Written task 1: Pull out every line of the records that contains the word "extent".

Text to read:
________________
A data set for the MRA has a panel structure because each study can provide different value estimates based on different scenarios. In other words, if a number of outcome values (e.g., WTPs) provided by each individual study are different, it follows unbalanced panel formats. In this case, a fixed effect model (FE) or a random effect model (RE) can be employed to control for the characteristics of the panel data format.

To specify appropriate empirical models, a Hausman test was carried out to choose better econometric models between FE and RE. The results indicate RE is preferred to FE, $χ^{2}$ (5) = 5.75, p-value = .332. Next, a Breusch and Pagan Lagrangian multiplier (LM) test was employed to verify whether or not random effects should be accounted for to obtain unbiased parameter estimates. The results indicated absence of random effects between observations in the same study, $χ^{2}$ (1) = 0.80, p-value = .186. This implies meta-regression models based on ordinary least square (OLS) would produce unbiased parameter estimates. A final econometric model is specified in Equation 1.

l n w t p_{i} = α + β x_{i} + \underset{j}{Σ} γ_{j \times i m p r o v e} j \times i m p r o v e_{i} + ε_{i}

(1)

where $l n w t p_{i}$ represents the log of WTP from the study i measured in per month per household, $x_{i}$ is a vector of independent variables such as study characteristics as well as socioeconomic variables of study i. The variable, $j \times i m p r o v e_{i}$ represents interaction variables between j (j = han, geum, and nakdong) where j is a dummy variable for each river basin and improve which denotes the level of water quality improvement. $α$ and $β$ are the vector of parameters to be estimated. $γ_{j \times i m p r o v e}$ are the parameters to be estimated capturing the impact of water quality improvement differentiated by each river on the dependent variable. $ε_{i}$ represents a normal error term.
________________
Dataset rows

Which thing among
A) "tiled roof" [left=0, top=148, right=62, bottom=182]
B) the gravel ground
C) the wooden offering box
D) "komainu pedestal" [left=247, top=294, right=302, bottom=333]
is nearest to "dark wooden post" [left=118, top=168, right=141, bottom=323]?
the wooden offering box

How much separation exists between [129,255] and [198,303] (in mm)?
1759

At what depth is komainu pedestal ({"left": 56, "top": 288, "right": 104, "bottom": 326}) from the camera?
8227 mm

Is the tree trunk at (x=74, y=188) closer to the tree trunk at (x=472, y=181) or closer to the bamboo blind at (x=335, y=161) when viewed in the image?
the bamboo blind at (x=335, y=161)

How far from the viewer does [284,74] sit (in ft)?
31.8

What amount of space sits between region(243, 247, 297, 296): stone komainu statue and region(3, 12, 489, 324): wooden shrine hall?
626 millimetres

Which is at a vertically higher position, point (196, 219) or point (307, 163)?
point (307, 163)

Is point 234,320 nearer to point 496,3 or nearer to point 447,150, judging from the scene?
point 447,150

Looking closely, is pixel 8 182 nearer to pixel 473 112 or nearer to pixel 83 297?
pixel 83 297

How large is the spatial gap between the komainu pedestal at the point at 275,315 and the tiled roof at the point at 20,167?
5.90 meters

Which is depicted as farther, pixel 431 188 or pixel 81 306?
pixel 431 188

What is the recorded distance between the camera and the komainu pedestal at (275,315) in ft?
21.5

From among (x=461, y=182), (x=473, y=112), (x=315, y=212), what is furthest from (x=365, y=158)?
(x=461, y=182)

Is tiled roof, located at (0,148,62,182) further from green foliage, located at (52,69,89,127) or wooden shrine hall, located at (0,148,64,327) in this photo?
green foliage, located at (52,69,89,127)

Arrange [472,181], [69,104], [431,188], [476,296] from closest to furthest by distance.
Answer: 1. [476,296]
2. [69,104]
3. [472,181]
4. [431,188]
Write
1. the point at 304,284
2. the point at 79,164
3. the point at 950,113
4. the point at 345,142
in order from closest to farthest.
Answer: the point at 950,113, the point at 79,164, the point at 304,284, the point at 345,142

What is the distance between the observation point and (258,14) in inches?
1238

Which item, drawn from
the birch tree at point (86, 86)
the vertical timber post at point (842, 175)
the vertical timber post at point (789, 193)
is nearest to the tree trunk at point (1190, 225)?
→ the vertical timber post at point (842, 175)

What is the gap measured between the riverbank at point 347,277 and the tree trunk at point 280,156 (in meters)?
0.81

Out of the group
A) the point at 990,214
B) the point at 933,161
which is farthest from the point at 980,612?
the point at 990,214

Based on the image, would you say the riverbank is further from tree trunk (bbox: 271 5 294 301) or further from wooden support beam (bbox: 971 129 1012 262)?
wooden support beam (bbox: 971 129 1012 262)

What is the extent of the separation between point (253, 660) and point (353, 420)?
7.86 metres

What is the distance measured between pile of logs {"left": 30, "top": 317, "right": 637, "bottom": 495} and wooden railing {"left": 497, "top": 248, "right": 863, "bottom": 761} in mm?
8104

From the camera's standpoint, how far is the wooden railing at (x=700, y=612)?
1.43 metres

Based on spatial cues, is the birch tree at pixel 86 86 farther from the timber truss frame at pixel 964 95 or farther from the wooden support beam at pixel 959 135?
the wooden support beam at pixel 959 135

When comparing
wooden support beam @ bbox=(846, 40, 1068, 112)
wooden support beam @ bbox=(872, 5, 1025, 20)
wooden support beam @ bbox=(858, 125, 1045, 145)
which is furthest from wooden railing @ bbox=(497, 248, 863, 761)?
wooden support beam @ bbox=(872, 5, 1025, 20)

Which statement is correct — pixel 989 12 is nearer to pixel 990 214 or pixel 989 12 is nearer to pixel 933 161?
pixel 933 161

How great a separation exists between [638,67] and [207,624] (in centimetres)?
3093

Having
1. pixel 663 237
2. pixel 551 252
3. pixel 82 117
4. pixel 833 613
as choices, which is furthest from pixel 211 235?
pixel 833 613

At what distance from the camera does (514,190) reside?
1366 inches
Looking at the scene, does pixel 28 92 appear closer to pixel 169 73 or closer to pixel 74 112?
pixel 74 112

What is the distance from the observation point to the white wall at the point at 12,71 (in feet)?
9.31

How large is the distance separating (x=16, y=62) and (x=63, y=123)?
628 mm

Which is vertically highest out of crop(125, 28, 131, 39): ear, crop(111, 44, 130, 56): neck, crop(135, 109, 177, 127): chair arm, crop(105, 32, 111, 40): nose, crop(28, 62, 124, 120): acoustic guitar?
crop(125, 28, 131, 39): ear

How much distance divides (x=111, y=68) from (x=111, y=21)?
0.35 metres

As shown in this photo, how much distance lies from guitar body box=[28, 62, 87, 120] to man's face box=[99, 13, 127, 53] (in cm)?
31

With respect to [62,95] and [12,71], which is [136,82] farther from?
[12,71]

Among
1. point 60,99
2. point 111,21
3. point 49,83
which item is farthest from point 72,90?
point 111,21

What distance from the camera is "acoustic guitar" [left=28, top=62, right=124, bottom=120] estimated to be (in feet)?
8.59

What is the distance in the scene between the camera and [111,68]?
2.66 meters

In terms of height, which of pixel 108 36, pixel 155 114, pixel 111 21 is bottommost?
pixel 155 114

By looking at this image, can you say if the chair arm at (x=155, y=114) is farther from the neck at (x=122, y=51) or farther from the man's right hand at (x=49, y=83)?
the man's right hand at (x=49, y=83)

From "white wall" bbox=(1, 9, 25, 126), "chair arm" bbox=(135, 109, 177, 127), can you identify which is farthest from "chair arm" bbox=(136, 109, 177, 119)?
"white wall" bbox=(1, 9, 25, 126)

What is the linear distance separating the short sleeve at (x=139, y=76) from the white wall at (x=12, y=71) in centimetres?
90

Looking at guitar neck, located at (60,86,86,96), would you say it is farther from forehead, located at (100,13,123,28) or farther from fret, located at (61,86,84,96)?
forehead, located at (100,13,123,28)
________________
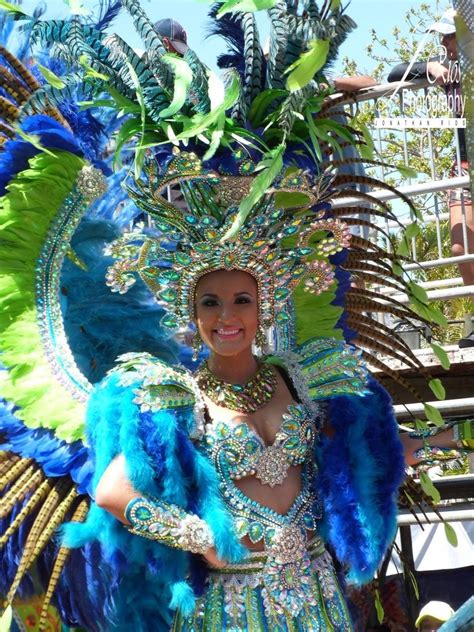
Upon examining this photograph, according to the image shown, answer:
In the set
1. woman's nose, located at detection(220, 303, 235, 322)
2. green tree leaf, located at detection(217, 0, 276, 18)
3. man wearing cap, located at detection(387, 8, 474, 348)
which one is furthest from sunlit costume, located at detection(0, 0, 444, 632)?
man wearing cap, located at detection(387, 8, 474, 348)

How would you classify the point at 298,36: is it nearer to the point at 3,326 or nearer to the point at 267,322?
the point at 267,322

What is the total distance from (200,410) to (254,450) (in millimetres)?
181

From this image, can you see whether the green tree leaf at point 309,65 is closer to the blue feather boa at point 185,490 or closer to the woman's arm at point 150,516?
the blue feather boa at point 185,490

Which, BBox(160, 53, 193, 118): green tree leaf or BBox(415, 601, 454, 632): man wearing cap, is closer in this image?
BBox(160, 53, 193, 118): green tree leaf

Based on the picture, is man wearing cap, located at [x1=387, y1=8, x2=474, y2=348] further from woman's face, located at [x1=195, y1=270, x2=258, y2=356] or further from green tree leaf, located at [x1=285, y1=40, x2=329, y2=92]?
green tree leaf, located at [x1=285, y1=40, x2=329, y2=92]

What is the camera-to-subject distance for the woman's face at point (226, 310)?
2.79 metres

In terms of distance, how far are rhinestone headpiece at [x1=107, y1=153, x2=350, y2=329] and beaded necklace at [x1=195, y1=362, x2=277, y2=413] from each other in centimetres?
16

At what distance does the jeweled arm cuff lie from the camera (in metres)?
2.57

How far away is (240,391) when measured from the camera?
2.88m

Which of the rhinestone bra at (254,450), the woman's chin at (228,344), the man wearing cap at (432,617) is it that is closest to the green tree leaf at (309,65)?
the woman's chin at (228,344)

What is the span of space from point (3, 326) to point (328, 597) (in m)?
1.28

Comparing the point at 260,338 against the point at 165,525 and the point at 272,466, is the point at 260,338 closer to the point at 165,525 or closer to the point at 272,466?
________________
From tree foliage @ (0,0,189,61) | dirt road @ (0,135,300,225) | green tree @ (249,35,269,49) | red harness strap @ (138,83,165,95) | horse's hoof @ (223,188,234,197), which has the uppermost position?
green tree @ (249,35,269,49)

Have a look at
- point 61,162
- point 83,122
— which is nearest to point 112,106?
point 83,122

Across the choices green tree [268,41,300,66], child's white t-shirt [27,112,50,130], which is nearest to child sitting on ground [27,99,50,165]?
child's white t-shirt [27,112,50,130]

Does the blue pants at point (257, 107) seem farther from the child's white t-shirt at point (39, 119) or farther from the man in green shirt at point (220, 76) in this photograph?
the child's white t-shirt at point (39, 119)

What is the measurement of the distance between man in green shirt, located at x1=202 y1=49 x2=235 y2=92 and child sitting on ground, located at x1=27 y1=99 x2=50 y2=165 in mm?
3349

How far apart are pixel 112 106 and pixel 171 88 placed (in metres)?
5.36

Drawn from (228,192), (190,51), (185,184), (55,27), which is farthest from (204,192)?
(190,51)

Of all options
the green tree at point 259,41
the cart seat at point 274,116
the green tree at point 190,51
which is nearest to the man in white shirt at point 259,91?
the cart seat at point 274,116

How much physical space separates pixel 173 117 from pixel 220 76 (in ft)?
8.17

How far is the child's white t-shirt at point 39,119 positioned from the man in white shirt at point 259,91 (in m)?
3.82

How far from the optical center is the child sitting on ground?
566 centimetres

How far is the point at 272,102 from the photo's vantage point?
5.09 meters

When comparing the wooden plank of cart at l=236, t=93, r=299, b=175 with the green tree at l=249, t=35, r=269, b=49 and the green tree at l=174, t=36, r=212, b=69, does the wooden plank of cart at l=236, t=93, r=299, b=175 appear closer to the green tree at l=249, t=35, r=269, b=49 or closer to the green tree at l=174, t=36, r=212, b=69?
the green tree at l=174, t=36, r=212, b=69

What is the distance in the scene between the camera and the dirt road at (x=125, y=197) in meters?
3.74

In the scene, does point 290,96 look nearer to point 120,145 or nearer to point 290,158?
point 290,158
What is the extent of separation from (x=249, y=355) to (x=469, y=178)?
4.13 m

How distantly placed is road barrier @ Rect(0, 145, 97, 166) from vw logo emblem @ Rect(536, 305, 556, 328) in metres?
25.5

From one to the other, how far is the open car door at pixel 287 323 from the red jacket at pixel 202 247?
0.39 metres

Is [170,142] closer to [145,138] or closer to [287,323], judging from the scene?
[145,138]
________________
Written task 2: Retype the stretch of the meta-regression passage from "A data set for" through "panel data format.".

Expected output 1:
What is the extent of the separation between point (253, 660) and point (353, 420)?
What is the extent of separation from (x=249, y=355) to (x=469, y=178)?

Expected output 2:
A data set for the MRA has a panel structure because each study can provide different value estimates based on different scenarios. In other words, if a number of outcome values (e.g., WTPs) provided by each individual study are different, it follows unbalanced panel formats. In this case, a fixed effect model (FE) or a random effect model (RE) can be employed to control for the characteristics of the panel data format.